文書本文:
● ● ● ● ● ● ●

説明

電子部品の実装構造

【課題】 実装後の振動によって電子部品が破損しにくい電子部品の実装構造を提供する。
【解決手段】 上側の実装基板部3aおよび下側の放熱基板部3bからなる基板3に実装基板部3aの上面から放熱基板部3bにかけて凹部5が形成され、凹部5の周囲に複数の電極パッド4が形成されており、複数の電極パッド4に複数のリード端子2が接続され、複数のリード端子2に電子部品1が接続されて凹部5内に底面および側面から離れて配置されているとともに、凹部5内の電子部品1の周囲に樹脂材7が充填されている電子部品の実装構造である。外部から振動が加えられたとしても電子部品1の周囲に充填された樹脂材7によって振動が吸収されるので電子部品1が破損しにくくなる。

● ● ● ● ● ● ●

要件:
電子部品の実装構造を説明した文書を、最後の文の後から書き継ぐこと。

提供データ:

● ● ● ● ● ● ●

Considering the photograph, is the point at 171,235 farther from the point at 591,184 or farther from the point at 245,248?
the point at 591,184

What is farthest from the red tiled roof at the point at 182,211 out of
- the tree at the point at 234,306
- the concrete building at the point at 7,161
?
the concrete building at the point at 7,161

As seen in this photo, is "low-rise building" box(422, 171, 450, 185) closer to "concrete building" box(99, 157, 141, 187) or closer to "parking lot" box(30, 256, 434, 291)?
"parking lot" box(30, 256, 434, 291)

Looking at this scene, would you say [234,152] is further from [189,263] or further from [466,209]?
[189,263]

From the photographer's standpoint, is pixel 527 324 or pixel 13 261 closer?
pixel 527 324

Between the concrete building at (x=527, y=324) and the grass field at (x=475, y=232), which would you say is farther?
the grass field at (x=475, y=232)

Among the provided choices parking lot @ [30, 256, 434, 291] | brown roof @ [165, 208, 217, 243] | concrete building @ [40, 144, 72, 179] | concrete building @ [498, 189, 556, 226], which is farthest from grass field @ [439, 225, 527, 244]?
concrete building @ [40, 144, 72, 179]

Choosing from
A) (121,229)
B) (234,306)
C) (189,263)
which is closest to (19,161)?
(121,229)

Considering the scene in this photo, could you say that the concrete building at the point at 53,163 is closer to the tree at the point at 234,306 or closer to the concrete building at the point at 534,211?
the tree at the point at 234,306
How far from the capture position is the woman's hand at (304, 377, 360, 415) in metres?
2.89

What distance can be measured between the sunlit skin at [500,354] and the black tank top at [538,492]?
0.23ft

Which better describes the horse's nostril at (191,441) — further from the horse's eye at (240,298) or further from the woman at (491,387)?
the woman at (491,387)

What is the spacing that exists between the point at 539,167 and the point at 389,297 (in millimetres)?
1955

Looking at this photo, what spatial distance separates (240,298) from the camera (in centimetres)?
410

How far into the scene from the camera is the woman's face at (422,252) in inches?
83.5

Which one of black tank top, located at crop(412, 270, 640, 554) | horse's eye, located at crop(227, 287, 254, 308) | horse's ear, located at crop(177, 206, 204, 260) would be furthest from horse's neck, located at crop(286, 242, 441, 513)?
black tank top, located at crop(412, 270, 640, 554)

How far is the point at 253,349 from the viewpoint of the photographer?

● ● ● ● ● ● ●

解答例:
【発明の詳細な説明】
【技術分野】
【0001】
本発明は、トランス等の電子部品をハンダ等で接続した電子部品の実装構造に関するものである。
【背景技術】
【0002】
電磁誘導を利用して複数の巻線の間でエネルギーの伝達を行なう電子部品であるトランスは、比較的大型の電子部品であるが、最近は小規模な回路ユニットにも用いられてきている。このような従来のトランスの実装構造は、基板の電極パッドにハンダペーストを塗布し、電極パッドとリード端子とが一対一に対応するように基板上にトランスを搭載し、その後にこれら基板およびトランスを加熱してハンダペーストを溶融・固化させることにより得られるものである。
【0003】
このような従来のトランスとしては、例えば、銅線を巻きつけた絶縁性の樹脂からなるボビンの下方に保持部が取り付けられ、この保持部から下方にリード端子が引き出されてなるトランスが知られている(例えば、特許文献1を参照。)。
【0004】
また、一般的なトランスは、ボビンにフェライト等のコアが取り付けられており、これにより入力側と出力側との間の電磁誘導性を高めるようにしている。またフェライトは、金属に比べ固有抵抗が大きくて過電流の影響を受けないので、高周波用途にも適しており、広い分野で利用されるものである。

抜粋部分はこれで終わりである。